OOS predictions with missing input values


I’m having trouble generating out-of-sample predictions for a simple linear model with missing covariate data.

I understand how to fit a model with missing covariate data using a numpy masked array:

import numpy as np
import pymc3 as pm

# generate data with missing values
X_train = np.random.randn(4,2)
y_train = np.random.randn(4)

mask = [[0, 0], [1, 0], [0, 1], [0, 0],]
X_train = np.ma.masked_array(X_train, mask=mask)

# fit model
with pm.Model() as model:
    alpha = pm.Normal('alpha', mu=0, sd=10)
    beta = pm.Normal('beta', mu=0, sd=10, shape=2)
    X_modeled = pm.Normal('X', mu=0, sd=1, observed=X_train)

    mu = alpha + sum([beta[i] * X_modeled[:,i] for i in range(2)])
    sd = pm.HalfCauchy('sd', beta=10)
    y = pm.Normal('y', mu=mu, sd=sd, observed=y_train)
    step = pm.NUTS()
    trace = pm.sample(500, step=step)

I also understand how to generate out of sample predictions using theano shared variables when no data is missing:

import numpy as np
import pymc3 as pm
import theano

# generate train data
X_train = np.random.randn(4,2)
y_train = np.random.randn(4)
X_input = theano.shared(X_train)

# fit model
with pm.Model() as model:
    alpha = pm.Normal('alpha', mu=0, sd=10)
    beta = pm.Normal('beta', mu=0, sd=10, shape=2)
    mu = alpha + sum([beta[i] * X_input[:,i] for i in range(2)])

### Data excerpts

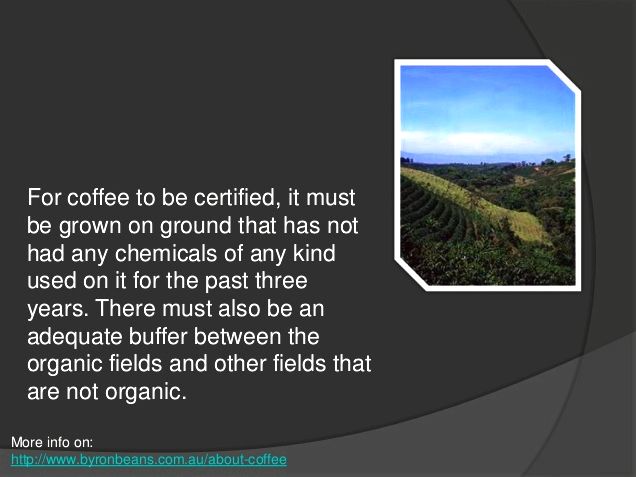 For coffee to be certified, it must be grown on ground that has not had any chemicals of any kind used on it for the past three years. There must also be an adequate buffer between the organic fields and other fields that are not organic.

More info on:
http://www.byronbeans.com.au/about-coffee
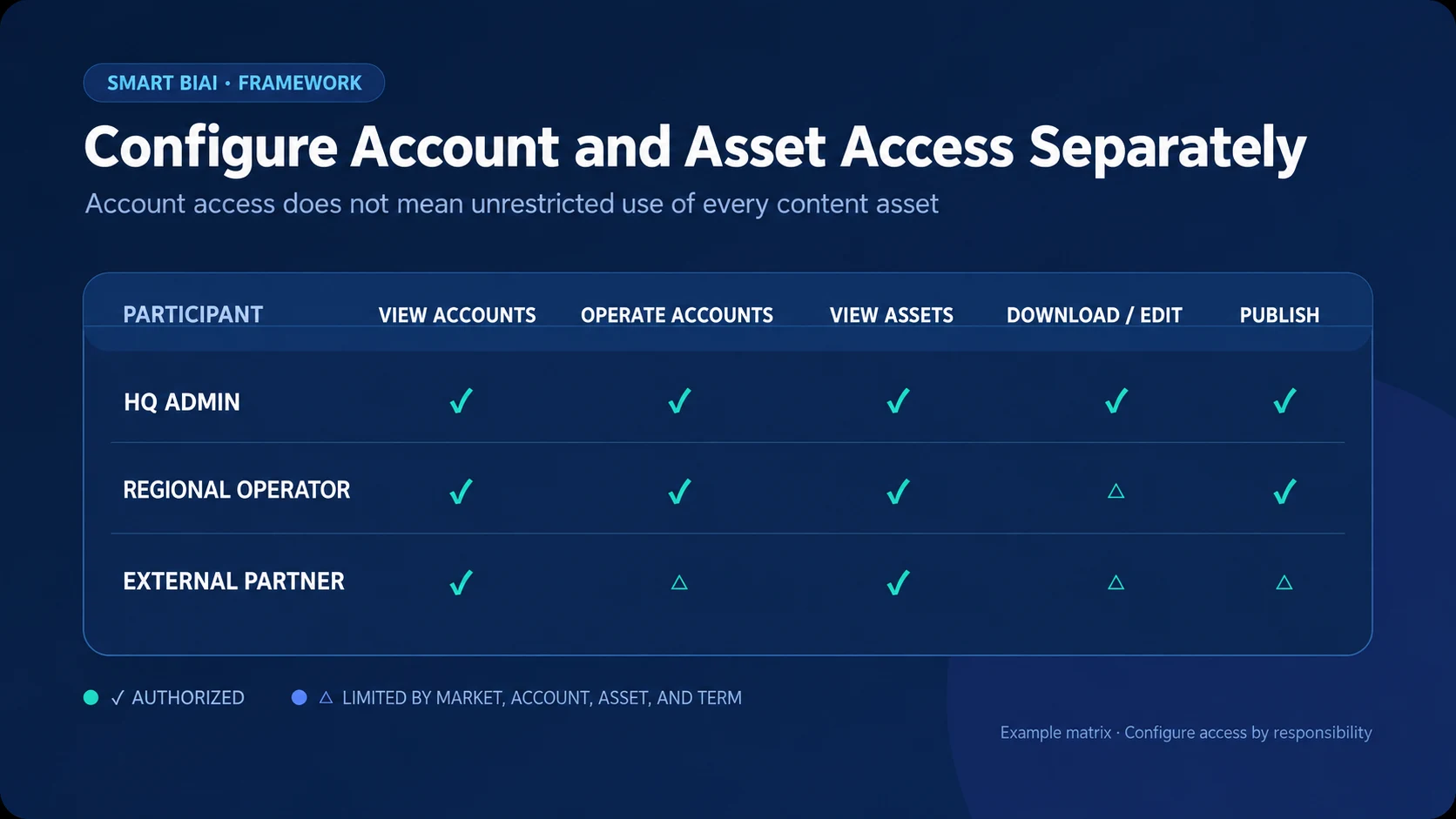 SMART BIAI · FRAMEWORK

Configure Account and Asset Access Separately

Account access does not mean unrestricted use of every content asset

| PARTICIPANT | VIEW ACCOUNTS | OPERATE ACCOUNTS | VIEW ASSETS | DOWNLOAD / EDIT | PUBLISH |
|---|---|---|---|---|---|
| HQ ADMIN | ✓ | ✓ | ✓ | ✓ | ✓ |
| REGIONAL OPERATOR | ✓ | ✓ | ✓ | △ | ✓ |
| EXTERNAL PARTNER | ✓ | △ | ✓ | △ | △ |

✓ AUTHORIZED
△ LIMITED BY MARKET, ACCOUNT, ASSET, AND TERM

Example matrix · Configure access by responsibility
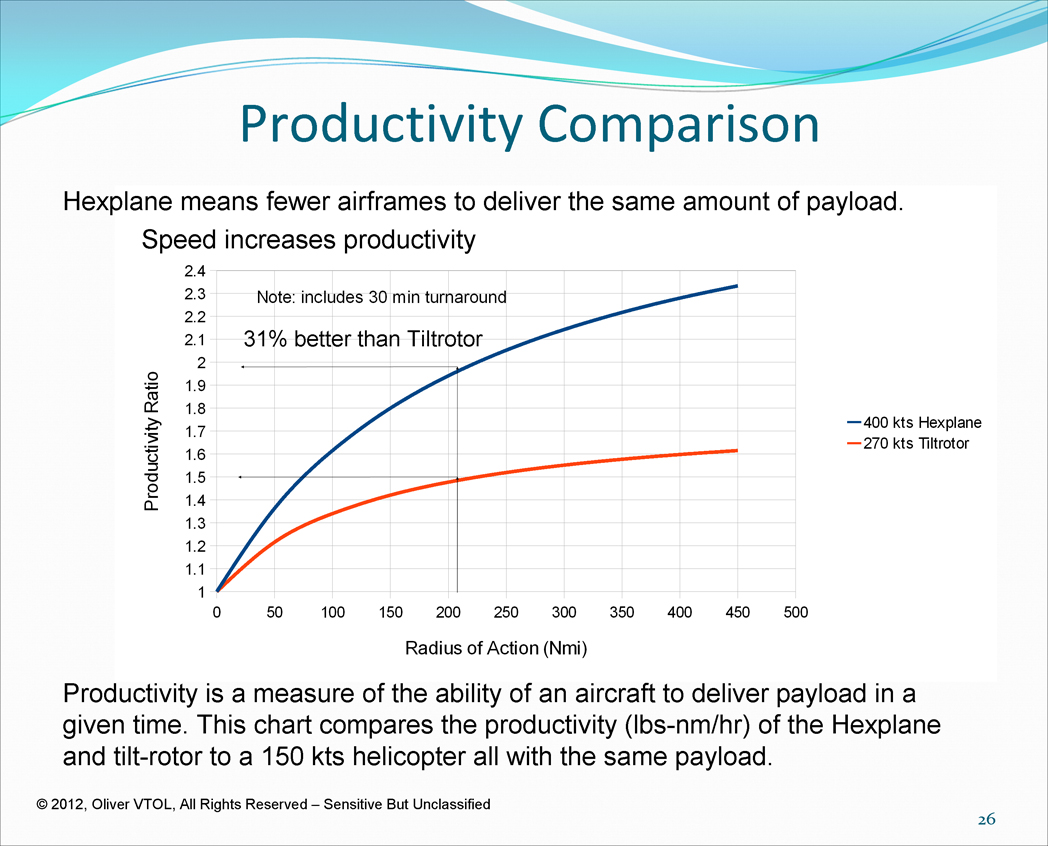 Productivity Comparison

Hexplane means fewer airframes to deliver the same amount of payload.

Speed increases productivity

Note: includes 30 min turnaround

31% better than Tiltrotor

Productivity Ratio

2.4
2.3
2.2
2.1
2
1.9
1.8
1.7
1.6
1.5
1.4
1.3
1.2
1.1
1

0 50 100 150 200 250 300 350 400 450 500

Radius of Action (Nmi)

400 kts Hexplane
270 kts Tiltrotor

Productivity is a measure of the ability of an aircraft to deliver payload in a given time. This chart compares the productivity (lbs-nm/hr) of the Hexplane and tilt-rotor to a 150 kts helicopter all with the same payload.

© 2012, Oliver VTOL, All Rights Reserved – Sensitive But Unclassified

26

### What this exercise asks
a. Answer each of these questions from the forum post:
(i) What does the author use to fit a model with missing covariate data?
(ii) How many samples does the first model draw in its call to pm.sample?
(iii) What does the author use to generate out-of-sample predictions when no data is missing?
b. Summarize the forum post in two sentences.
c. List every string name given to a distribution in the first code block of the forum post.
The lines were drawn from a separate source.

### Solutions below
a.
(i) A numpy masked array.
(ii) 500.
(iii) Theano shared variables.

b. The author is having trouble generating out-of-sample predictions for a simple linear model with missing covariate data. The author understands how to fit such a model using a numpy masked array, and how to generate out-of-sample predictions with theano shared variables when no data is missing.

c. 'alpha', 'beta', 'X', 'sd', 'y'